E se fosse soltanto un sogno?

Dark è riassumibile in questa frase pronunciata da Jonas, uno dei suoi protagonisti. In effetti la serie tedesca prodotta da Netflix ha una robusta traccia onirica e propone una storia dai contorni narrativi e visuali volutamente indefiniti che lo spettatore deve ricostruire con un immane sforzo deduttivo.

dark 3 recensione
Dark 3 – Jonas e Claudia tentano di risolvere il mistero

La serie è arrivata alla sua conclusione con la terza stagione. Avrebbe potuto continuare spinta dal successo ma ha avuto il coraggio di non farlo – una rarità nel mondo intrattenitivo-commerciale di oggi. E in effetti, con questo terzo atto, il cerchio di Dark si chiude definitivamente, tutti gli enigmi, almeno i principali, sono chiariti. É stato un disvelamento lento ma appagante in quanto, in poche ore, la serie prodotta da Baran bo Odar e Jantje Friese, è riuscita a creare una mitologia e un ciclo narrativo solido in grado di appassionare i fan di tutto il mondo, generando dibattiti e speculazioni nelle community di ogni angolo di web.

Dark è il nuovo Lost?

In tutti, infatti, in chiusura di ogni episodio si chiedevano “e ora?”.
Ricordare una serie che ha generato gli stessi dubbi è un attimo. Il sentimento di attesa, di eccitazione della scoperta, è lo stesso che generava Lost, la serie di J.J. Abrams, prodotto seminale per quanto riguarda il media televisivo.
La differenza sta nel metodo di somministrazione dei due prodotti: Lost seguiva i tempi classici televisivi rilasciando una puntata ogni settimana mentre, nel mezzo, prendeva voce il trambusto generato dal fandom che portava avanti speculazioni di ogni genere con teorie, confronti, spunti sull’episodio che sarebbe seguito. Con Dark 3 questa tendenza è stata più sfasata. Nella logica del binge watch, dove l’utente può fare scorpacciata di puntata una dietro l’altra e non deve sottostare al timing imposto dall’emittente, gli utenti si dimenano fra spoiler di ogni angolo e cercano vagamente di discutere sui risvolti degli episodi, non in piena sincronia, ma condividendo lo stesso fervido sentimento di base di eccitazione e curiosità.

punto netflix

Eppure, nonostante il binge watch, questo fenomeno partecipativo non è morto, perché Dark, con i suoi piccoli e grandi misteri, ha coinvolto solitariamente gli utenti nella risoluzione degli enigmi diventando una matrioska narrativa, un dedalo mistery che, in una logica crossmediale, non si è esaurito ai titoli di coda, ma ha sancito un patto medium-spettatore che trascende il piccolo schermo. Un altro esempio di narrazione estesa che tracima oltre i confini dei fotogrammi che la compongono.
Dark, come Lost, insomma, è l’attrazione di un luna park, una stanza degli specchi, un labirinto che inquieta ma diverte e che richiede la nostra partecipazione per funzionare davvero.

dark 3, Jonas e Martha
Il principio è la fine, la fine il principio.

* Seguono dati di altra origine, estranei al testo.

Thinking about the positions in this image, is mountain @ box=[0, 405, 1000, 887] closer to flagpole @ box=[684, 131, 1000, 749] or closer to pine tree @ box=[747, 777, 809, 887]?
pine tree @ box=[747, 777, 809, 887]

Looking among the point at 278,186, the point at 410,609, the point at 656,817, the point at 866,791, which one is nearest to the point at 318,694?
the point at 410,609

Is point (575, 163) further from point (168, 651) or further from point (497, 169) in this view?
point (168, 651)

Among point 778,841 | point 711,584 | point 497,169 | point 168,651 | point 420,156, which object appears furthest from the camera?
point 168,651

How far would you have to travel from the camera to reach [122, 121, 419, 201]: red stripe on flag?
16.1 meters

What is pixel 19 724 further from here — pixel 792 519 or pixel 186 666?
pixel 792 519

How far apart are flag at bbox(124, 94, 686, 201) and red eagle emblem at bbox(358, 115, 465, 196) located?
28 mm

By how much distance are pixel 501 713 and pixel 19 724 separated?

Dark 3 recensione: nono solo uno sci-fi dal sapore thriller

Ma Dark non è solo uno sci-fi articolato e complesso. É anche poesia, filosofia. Si interroga sulla vita, sui presupposti dell’esistenza umana.
Il tempo e lo spazio sono le due dimensioni protagoniste. i personaggi, Jonas, Martha, i loro doppi, i loro tripli, sono degli strumenti asserviti alle due dimensioni per analizzare le implicazioni filosofiche e romantiche umane in rapporto all’insondabile: il tempo e lo spazio, appunto. Forze cosmiche che l’uomo cerca di imbrigliare, controllare, ma senza successo.
Dark è questo: la formulazione artistica della resa dell’uomo nei confronti dell’universo e delle sue forze dominanti. Il messaggio che traspare dai dialoghi e dagli eventi sembra sottolineare ogni volta la caducità dell’essere umano. Quest’ultimo può sforzarsi oltre i suoi limiti, illudersi di essere il creatore e il dominatore del cosmo, ma le regole non sono sue. Non lo saranno mai.

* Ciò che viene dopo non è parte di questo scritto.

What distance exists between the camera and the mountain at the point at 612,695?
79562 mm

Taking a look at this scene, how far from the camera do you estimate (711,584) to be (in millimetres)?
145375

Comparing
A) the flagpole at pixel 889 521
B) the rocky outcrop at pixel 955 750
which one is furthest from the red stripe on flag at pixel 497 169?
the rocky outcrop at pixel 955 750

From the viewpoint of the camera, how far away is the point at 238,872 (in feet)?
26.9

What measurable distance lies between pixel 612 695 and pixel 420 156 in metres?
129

Dark 3 come è stato? Giudizio e recensione finale

Dark 3 espande ancora di più la mitologia creata nelle prime due stagioni. Non c’è solo un Adam, ovvero un uomo alla base di tutti gli eventi della dimensione che abbiamo conosciuto nella prima stagione ma (anche se telefonato come risvolto di trama) anche un’Eva che viene da un’altra dimensione, questa collegata indissolubilmente alla prima. I due protagonisti, insieme, pur nel loro antagonismo, sembrano determinare i fili della realtà delle due dimensioni. Cercando di ostacolarsi, scontrandosi l’uno contro l’altro, i due non fanno altro che perpetuare quella stessa realtà e i relativi paradossi. La preservano.
Ma non finisce qui. Non ci sono solo i salti temporali e le due dimensioni comunicanti. Ce n’è anche una terza, originaria, chiamata appunto l’Origine, luogo da cui tutto è scaturito e che riafferma il dominio del cosmo sugli uomini. E da lì che Jonas e Martha dovranno ripartire per mettere a posto le cose. Una restaurazione che non significa lieto fine (qui il finale di Dark), perché Dark sa bene che il cosmo non segue una morale o un ordine umano. O meglio, ha un suo ordine, ma questo è incomprensibile agli uomini.